THE TASK =>
Answer these from the post about hospital food below:
1. About how long was the father in the hospital?
2. How old is the mother?
3. Where in the hospital did the writer eat a couple of times?

Several months ago my Dad, who is 91, bless his wonderful heart, fell. He was in the hospital for about 10 days. Needless to say we were worried and concerned for his health and recovery. He has since made a 100% recovery and is pretty much back to his old self again.( Again I say bless his heart!)
During the time he was in the hospital and also when he had come home to recover, he had attentive care by hospital staff, visiting nurses and my 86 year old mother(bless her heart as well.) I am very grateful for the quality of care he received. I know there is a huge range of care and outcomes in a situation like this. Fortunately, in this situation, the care and outcome were good all around.
Being the curious health and food investigator that I am, I was on hyper alert.I observed the food he was given in the hospital and I ate in the hospital cafeteria a couple of times myself. I am always amazed at what they serve people who are staying in the hospital- people who are there to get well.
If you have read my blogs before, you know by now I believe food is a powerful healer and food is medicine. Have hospitals really not gotten the memo on this? Hospitals are notorious for having bad tasting, less than healthy food. Doesn’t that seem counter-intuitive? They serve juices and puddings loaded with sugar and other processed foods loaded with salt, fried food, farmed fish and lots of canned vegetables. There are many discrepancies in what is supposedly good to eat when one is in the hospital and on different types of medications. All foods have properties that affect our bodies in different ways. It can be confusing and overwhelming if you think you have to know or memorize every food and all its properties. We think when we are in the hospital being taken care of that the Dr and staff are the ones to be in charge and pay attention to the these details. It can cause even more anxiety to try to remember everything.
Hospitals do their best to try to feed and nurture people back to health, but still there is a lot missing. Why is it that the hospital is the number one place to get most of the germs we often go into the hospital to get rid of in the first place? Hospitals are businesses too. They need to make a profit in order to stay open and continue doing business.
Who is really doing the nurturing?

DATA EXTRACT =>

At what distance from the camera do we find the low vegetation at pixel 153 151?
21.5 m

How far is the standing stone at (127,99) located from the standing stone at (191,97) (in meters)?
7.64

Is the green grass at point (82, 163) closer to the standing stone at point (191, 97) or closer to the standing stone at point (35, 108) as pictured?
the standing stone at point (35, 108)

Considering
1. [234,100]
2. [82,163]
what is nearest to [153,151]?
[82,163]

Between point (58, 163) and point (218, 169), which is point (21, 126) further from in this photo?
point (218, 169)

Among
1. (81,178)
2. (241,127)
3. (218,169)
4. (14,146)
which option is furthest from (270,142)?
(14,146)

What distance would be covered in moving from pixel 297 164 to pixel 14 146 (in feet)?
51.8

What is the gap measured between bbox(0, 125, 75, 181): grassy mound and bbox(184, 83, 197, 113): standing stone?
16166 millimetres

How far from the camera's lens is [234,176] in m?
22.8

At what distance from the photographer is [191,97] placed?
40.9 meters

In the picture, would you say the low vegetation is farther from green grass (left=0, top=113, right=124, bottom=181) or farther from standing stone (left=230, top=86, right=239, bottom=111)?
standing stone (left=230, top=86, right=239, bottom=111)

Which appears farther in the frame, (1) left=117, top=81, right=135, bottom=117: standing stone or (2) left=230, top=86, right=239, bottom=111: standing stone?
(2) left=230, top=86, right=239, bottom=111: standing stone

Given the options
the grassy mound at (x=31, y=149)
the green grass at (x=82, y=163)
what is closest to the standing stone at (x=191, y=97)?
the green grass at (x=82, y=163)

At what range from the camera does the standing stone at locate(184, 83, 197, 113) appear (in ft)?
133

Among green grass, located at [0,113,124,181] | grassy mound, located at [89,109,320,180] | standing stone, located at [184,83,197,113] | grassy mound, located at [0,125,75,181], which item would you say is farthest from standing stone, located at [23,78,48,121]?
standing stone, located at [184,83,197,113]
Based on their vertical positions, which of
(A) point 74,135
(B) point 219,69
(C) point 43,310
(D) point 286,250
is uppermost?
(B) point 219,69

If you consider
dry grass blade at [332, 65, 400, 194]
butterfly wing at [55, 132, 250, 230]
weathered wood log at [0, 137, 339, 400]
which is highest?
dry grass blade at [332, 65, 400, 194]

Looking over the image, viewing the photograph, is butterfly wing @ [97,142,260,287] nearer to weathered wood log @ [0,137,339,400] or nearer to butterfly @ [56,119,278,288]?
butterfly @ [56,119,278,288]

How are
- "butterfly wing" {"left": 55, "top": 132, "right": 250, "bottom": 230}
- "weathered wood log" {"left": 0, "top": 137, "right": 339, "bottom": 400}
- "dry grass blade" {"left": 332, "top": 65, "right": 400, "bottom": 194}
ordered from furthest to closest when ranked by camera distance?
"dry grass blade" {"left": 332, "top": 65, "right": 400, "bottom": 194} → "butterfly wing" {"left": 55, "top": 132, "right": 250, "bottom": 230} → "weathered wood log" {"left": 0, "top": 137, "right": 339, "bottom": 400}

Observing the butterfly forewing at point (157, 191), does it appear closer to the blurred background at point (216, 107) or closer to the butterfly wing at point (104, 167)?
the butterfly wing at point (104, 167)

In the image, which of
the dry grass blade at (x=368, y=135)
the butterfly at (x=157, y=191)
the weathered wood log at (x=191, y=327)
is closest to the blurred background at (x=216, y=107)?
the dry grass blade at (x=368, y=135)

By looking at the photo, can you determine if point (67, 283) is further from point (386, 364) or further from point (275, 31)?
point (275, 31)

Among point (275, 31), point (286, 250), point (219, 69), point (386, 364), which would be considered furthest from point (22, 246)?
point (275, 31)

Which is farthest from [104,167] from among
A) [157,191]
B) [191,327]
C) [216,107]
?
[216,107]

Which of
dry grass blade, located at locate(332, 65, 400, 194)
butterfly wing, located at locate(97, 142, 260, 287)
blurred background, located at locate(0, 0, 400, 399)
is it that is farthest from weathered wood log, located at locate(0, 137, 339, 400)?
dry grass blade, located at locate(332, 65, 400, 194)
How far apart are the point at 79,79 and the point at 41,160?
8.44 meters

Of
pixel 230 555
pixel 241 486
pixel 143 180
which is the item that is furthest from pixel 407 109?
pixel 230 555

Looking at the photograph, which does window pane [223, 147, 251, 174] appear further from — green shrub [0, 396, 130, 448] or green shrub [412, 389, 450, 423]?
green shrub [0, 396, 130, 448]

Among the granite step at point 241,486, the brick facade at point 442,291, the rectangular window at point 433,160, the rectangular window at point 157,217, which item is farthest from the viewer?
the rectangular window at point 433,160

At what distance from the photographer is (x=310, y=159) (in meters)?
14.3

RESULT OF THIS EXERCISE =>
1. About 10 days.
2. 86.
3. In the hospital cafeteria.